Figure 1. One scene image of the video included in the data set. The drone is turning around the scene at an altitude of 50m and taking video. The blue frame shows people in a safe situation, the green frame shows people evacuating, the yellow frame shows people calling for help, and the red frame shows people in a dangerous situation.

**Safe:** The person is safe and is not in any of the following three statuses. **Evacuation:** The person is evacuated from the dangerous area. **Call for help:** The person is calling for help. **Emergency:** The person cannot move on his/her own.

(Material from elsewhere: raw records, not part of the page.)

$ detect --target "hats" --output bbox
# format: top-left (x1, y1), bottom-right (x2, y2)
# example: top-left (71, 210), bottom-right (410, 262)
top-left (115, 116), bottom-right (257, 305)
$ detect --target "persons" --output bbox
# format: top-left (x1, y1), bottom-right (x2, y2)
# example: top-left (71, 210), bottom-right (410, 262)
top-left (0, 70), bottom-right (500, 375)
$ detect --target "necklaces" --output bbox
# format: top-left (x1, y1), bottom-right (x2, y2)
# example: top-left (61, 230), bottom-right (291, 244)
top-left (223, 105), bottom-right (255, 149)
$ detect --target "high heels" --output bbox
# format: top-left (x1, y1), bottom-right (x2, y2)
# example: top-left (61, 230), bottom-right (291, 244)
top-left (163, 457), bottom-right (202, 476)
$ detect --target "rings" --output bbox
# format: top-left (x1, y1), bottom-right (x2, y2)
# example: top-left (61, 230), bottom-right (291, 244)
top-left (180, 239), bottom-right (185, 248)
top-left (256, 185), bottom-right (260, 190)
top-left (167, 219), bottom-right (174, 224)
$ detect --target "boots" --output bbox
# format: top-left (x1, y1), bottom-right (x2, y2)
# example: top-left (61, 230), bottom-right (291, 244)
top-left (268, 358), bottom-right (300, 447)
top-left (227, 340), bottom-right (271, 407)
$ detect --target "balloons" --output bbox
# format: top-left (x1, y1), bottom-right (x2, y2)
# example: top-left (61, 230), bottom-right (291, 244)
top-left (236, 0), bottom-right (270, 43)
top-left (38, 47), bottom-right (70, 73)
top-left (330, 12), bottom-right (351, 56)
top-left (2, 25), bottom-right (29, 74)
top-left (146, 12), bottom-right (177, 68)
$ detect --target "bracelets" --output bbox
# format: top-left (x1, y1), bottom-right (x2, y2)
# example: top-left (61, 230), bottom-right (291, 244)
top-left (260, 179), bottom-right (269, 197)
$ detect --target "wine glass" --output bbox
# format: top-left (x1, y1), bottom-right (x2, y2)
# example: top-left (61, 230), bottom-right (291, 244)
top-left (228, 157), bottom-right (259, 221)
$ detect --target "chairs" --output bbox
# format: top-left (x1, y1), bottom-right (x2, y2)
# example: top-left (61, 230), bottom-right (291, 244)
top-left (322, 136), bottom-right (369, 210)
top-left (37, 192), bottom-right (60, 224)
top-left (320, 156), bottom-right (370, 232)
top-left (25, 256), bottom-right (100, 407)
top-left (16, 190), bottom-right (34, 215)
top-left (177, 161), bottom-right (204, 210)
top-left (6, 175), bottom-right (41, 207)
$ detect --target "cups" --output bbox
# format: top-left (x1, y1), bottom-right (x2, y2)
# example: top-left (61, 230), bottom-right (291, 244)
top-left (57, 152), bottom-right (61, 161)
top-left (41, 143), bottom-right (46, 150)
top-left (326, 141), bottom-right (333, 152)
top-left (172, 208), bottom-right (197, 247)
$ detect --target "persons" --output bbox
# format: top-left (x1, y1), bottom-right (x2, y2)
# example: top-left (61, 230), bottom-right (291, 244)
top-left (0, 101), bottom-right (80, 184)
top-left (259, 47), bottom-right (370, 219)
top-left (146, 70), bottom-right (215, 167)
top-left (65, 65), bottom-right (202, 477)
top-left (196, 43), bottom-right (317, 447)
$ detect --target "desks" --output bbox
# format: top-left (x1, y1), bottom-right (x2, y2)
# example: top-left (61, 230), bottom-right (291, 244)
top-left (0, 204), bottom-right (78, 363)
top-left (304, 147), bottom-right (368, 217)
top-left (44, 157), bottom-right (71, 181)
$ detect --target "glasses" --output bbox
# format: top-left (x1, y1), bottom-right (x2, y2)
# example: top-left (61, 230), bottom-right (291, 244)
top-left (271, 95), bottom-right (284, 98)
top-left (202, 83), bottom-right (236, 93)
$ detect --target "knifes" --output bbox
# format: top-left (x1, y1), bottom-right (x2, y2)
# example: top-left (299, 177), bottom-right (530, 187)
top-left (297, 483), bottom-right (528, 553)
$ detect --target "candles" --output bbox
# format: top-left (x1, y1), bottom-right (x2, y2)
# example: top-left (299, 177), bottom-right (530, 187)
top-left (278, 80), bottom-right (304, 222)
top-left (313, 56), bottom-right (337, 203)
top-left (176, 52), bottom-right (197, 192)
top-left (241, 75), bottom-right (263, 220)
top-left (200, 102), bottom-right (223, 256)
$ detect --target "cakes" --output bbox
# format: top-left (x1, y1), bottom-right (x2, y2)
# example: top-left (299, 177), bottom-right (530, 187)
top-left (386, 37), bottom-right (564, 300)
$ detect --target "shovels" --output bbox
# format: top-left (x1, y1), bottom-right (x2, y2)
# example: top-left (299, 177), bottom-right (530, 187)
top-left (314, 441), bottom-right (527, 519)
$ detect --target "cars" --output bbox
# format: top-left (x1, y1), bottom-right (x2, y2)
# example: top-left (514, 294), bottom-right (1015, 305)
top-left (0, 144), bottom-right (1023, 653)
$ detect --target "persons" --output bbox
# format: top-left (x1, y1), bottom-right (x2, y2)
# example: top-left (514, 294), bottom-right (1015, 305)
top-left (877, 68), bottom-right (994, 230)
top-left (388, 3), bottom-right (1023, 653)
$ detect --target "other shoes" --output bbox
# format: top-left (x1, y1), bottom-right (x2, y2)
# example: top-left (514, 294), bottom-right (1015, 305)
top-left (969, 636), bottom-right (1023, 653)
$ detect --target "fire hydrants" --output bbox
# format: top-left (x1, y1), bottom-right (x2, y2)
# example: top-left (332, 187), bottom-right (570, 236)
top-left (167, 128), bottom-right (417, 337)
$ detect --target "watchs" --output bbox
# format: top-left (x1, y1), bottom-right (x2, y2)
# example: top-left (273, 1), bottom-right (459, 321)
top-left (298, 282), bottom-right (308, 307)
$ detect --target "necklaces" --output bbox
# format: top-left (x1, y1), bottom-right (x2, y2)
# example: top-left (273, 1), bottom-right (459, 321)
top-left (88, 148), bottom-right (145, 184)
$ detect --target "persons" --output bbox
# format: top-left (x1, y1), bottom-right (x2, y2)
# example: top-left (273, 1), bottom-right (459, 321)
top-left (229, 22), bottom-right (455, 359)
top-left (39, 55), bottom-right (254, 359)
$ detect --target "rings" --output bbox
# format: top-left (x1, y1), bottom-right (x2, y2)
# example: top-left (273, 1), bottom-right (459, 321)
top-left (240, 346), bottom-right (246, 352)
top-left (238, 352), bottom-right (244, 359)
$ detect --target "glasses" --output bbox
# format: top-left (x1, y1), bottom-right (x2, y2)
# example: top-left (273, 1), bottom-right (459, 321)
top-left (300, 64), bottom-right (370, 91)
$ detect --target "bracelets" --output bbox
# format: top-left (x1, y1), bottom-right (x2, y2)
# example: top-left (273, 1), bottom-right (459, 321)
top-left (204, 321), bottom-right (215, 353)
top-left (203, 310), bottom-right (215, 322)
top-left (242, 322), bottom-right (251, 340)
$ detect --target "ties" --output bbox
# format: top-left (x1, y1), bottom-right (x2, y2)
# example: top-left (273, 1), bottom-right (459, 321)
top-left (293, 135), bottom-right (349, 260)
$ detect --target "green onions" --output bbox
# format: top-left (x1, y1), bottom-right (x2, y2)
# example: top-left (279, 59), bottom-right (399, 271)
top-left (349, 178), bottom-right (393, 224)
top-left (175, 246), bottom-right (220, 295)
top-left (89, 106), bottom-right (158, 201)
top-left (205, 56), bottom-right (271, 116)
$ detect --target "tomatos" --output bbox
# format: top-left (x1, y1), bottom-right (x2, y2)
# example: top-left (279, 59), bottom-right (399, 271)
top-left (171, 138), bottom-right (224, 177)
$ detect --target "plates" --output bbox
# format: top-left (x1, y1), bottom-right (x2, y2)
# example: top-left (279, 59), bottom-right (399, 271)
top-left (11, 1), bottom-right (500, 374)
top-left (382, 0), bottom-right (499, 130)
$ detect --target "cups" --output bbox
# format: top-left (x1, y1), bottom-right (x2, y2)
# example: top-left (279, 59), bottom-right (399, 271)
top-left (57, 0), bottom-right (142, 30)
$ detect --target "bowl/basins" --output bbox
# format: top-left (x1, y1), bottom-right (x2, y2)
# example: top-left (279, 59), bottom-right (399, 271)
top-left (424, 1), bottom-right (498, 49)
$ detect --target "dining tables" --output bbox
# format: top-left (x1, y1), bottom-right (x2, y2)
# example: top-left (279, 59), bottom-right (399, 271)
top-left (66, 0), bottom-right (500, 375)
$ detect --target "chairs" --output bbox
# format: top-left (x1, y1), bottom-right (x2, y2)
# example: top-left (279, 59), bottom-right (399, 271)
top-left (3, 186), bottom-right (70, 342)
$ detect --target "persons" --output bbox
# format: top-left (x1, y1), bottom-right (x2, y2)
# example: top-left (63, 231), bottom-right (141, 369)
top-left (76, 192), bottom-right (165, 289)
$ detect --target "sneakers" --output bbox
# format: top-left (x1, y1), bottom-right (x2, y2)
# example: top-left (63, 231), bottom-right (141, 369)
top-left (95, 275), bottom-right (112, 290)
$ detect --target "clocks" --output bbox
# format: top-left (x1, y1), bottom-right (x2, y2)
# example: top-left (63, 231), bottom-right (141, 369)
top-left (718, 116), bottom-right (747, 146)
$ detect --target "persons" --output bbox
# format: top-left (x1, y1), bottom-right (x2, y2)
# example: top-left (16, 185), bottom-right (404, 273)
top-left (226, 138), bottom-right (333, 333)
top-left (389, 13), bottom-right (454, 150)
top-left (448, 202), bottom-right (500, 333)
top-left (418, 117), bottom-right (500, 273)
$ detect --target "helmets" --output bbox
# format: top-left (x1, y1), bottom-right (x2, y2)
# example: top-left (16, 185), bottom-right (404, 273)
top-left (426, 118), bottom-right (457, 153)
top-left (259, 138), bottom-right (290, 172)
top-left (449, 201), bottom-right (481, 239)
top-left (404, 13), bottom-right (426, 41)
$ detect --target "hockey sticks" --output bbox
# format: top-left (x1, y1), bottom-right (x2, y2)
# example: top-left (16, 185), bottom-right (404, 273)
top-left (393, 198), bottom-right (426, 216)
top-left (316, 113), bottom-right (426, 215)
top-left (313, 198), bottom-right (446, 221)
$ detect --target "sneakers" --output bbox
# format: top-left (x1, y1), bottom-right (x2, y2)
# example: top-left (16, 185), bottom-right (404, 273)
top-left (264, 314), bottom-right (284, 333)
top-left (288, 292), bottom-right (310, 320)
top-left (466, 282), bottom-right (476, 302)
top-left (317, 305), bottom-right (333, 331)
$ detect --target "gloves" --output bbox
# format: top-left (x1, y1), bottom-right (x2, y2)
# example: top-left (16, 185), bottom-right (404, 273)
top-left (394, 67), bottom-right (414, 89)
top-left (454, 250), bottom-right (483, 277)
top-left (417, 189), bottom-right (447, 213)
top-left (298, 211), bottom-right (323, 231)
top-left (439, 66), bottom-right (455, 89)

These damage statuses strongly influence human actions, but they do not always coincide. Therefore, this study attempts to directly estimate human condition labels using RGB images containing time-series changes caused by human actions.

In human action recognition, 3D CNNs are frequently used to convolve 2D spatial and 1D temporal information. Considering the relationship between human condition and human action, this study also uses a 3D CNN for damage status classification. In this experiment, 3D ResNet-50 by Hara *et al.* [5] was used as the 3D CNN.

The input clips were generated as follows. Each clip consists of 16 frames of one person. Each clip is cropped at square coordinates so that the person is in the center of the 9th frame. The other 15 frames are cropped at the same position and the annotation for the ninth frame is applied in the same way to the other frames in the whole clip.

Each of the four classes had 1000 clips. The number of data for training, validation and testing was 8:1:1. The number of data for training and validation was randomly selected from Patterns A, C, D, and E, and the number of data for testing was randomly selected from Pattern B in order to avoid using clips that closely resemble the training and test data.<table border="1">
<thead>
<tr>
<th>Pattern Name</th>
<th>Disaster scenario</th>
</tr>
</thead>
<tbody>
<tr>
<td>A</td>
<td>A fire has broken out in a building and people are stranded on the third floor.<br/>On the ground, there are fallen people and onlookers.</td>
</tr>
<tr>
<td>B</td>
<td>A person is stranded on the roof of a building.<br/>On the ground, there are fallen people and onlookers.</td>
</tr>
<tr>
<td>C</td>
<td>A fire has broken out in a building and many people are evacuated from the building.<br/>There are people left on the second floor, third floor, and roof of the building, respectively.</td>
</tr>
<tr>
<td>D</td>
<td>Many people are on the ground or evacuated after the fire.</td>
</tr>
<tr>
<td>E</td>
<td>There are people calling for help from different parts of the building.</td>
</tr>
</tbody>
</table>

Table 1. Major assumed disaster scenarios in each video.

<table border="1">
<thead>
<tr>
<th>Terms</th>
<th>Value</th>
</tr>
</thead>
<tbody>
<tr>
<td>Location</td>
<td>Urban field<br/>at Fukushima Robot Test Field</td>
</tr>
<tr>
<td>Drone altitude</td>
<td>10m, 20m, 30m, 50m</td>
</tr>
<tr>
<td>Drone path</td>
<td>Straight ahead<br/>Turning (small, large radius)</td>
</tr>
<tr>
<td>Video Resolution</td>
<td>4K (3840x2160px)</td>
</tr>
<tr>
<td>Frame rate</td>
<td>30fps</td>
</tr>
<tr>
<td>Average video duration</td>
<td>1min 55sec</td>
</tr>
</tbody>
</table>

Table 2. Shooting conditions of the videos in our dataset.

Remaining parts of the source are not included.